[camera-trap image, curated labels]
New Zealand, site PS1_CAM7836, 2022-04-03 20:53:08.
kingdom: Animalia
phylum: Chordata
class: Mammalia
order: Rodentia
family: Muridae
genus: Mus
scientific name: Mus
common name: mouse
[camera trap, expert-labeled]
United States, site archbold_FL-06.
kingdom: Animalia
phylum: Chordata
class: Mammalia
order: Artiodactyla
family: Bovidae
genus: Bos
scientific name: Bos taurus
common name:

++++

## EXERCISE DIRECTIONS:
Recite the full listing above exactly.

## FINAL ANSWER:
[camera-trap image, curated labels]
New Zealand, site PS1_CAM7836, 2022-04-03 20:53:08.
kingdom: Animalia
phylum: Chordata
class: Mammalia
order: Rodentia
family: Muridae
genus: Mus
scientific name: Mus
common name: mouse
[camera trap, expert-labeled]
United States, site archbold_FL-06.
kingdom: Animalia
phylum: Chordata
class: Mammalia
order: Artiodactyla
family: Bovidae
genus: Bos
scientific name: Bos taurus
common name:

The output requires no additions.